— Problem description —
The answer must be an exact copy of the lines from the one with "Snakes In The Trees Acrylic Print" through the final line below, with no pictures and nothing else.

— Records supplied —
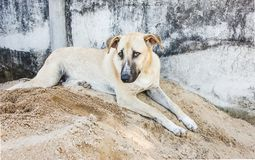 Happy dog playing sand pile. Stock Image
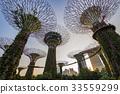 SINGAPORE City skyline Marina Bay  33559299
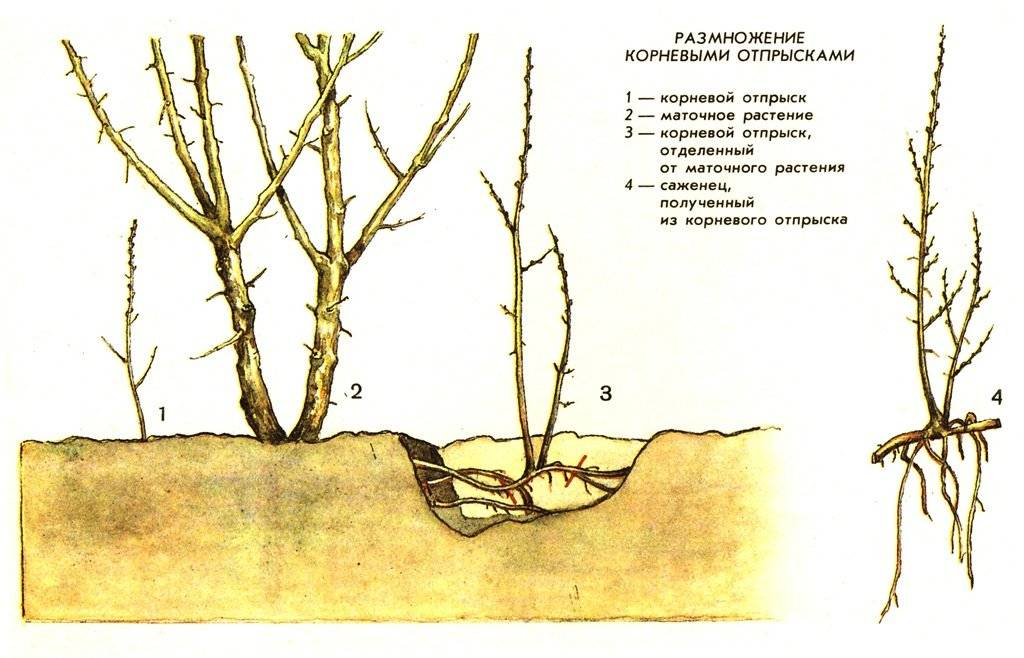 Размножение лещины: описание разных способов | огородники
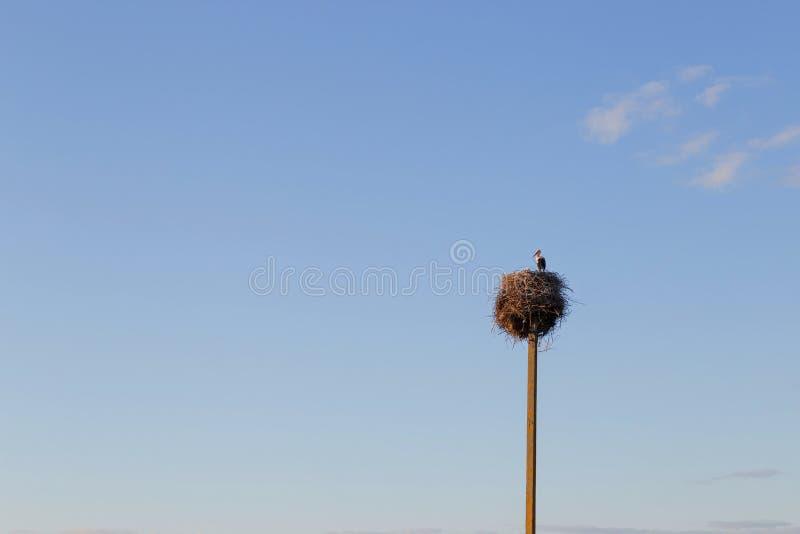 在巢的鹳与两只幼小鹳 免版税库存照片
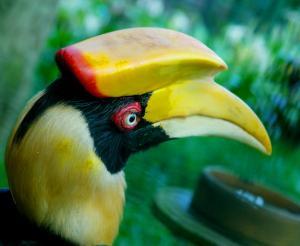 Sulawesi - Im Reich der Nashornvögel
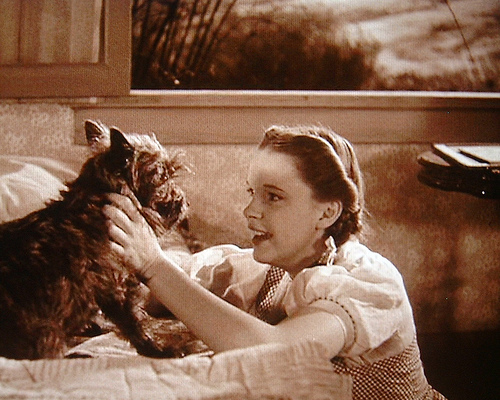 Dorothy-And-Toto-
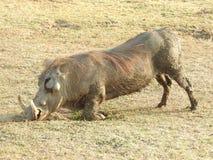 Javali africano comum que ajoelha-se para baixo Fotos de Stock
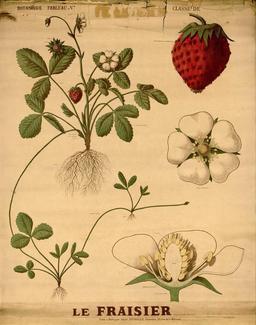Planche botanique Deyrolle de la fraise. Source : http://data.abuledu.org/URI/56f829f4-planche-botanique-deyrolle-de-la-fraise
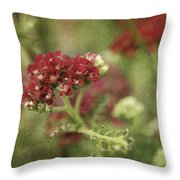 Floral Prose Throw Pillow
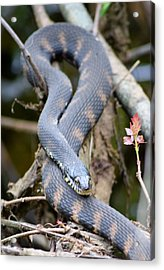 Snakes In The Trees Acrylic Print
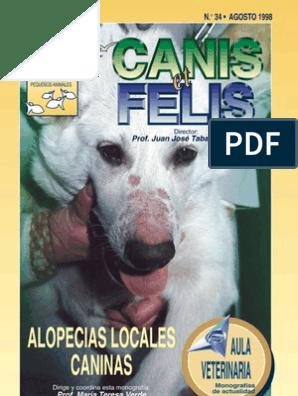 diabetes mellitus juvenil canina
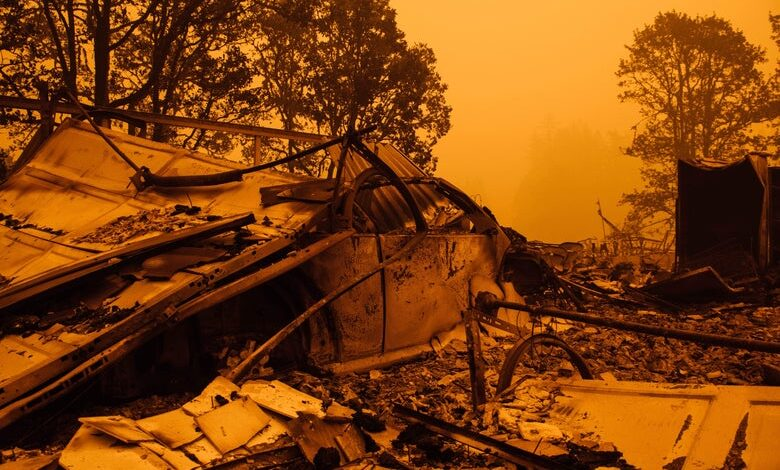 The Wildfire Catastrophe Was Premeditated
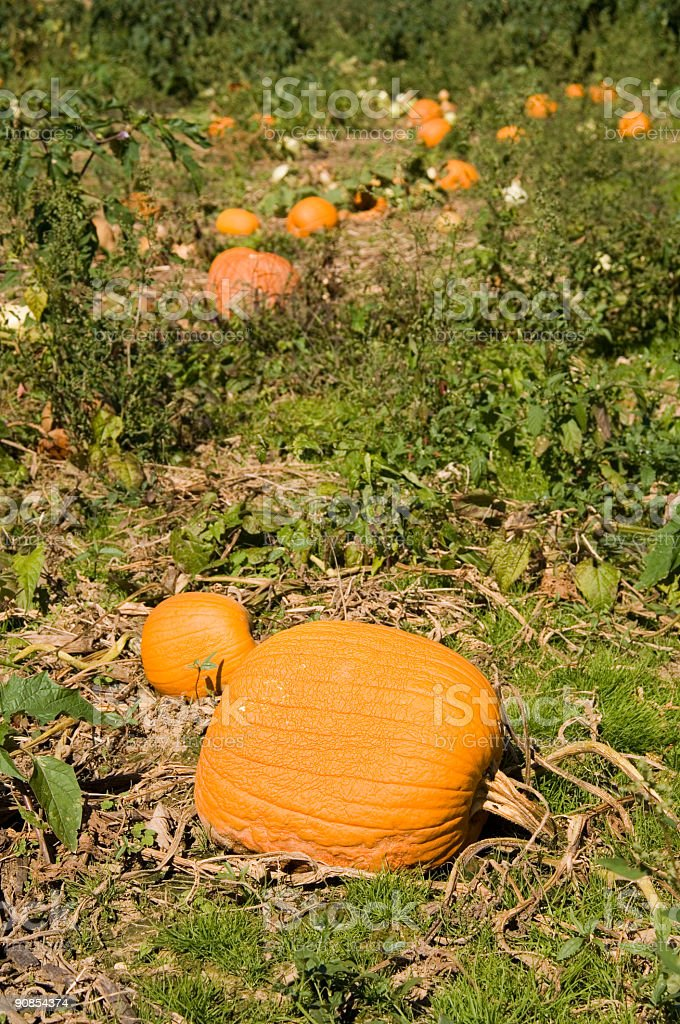 Pumpkins in a patch - vertical stock photo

— Answer below —
 Snakes In The Trees Acrylic Print
 diabetes mellitus juvenil canina
 The Wildfire Catastrophe Was Premeditated
 Pumpkins in a patch - vertical stock photo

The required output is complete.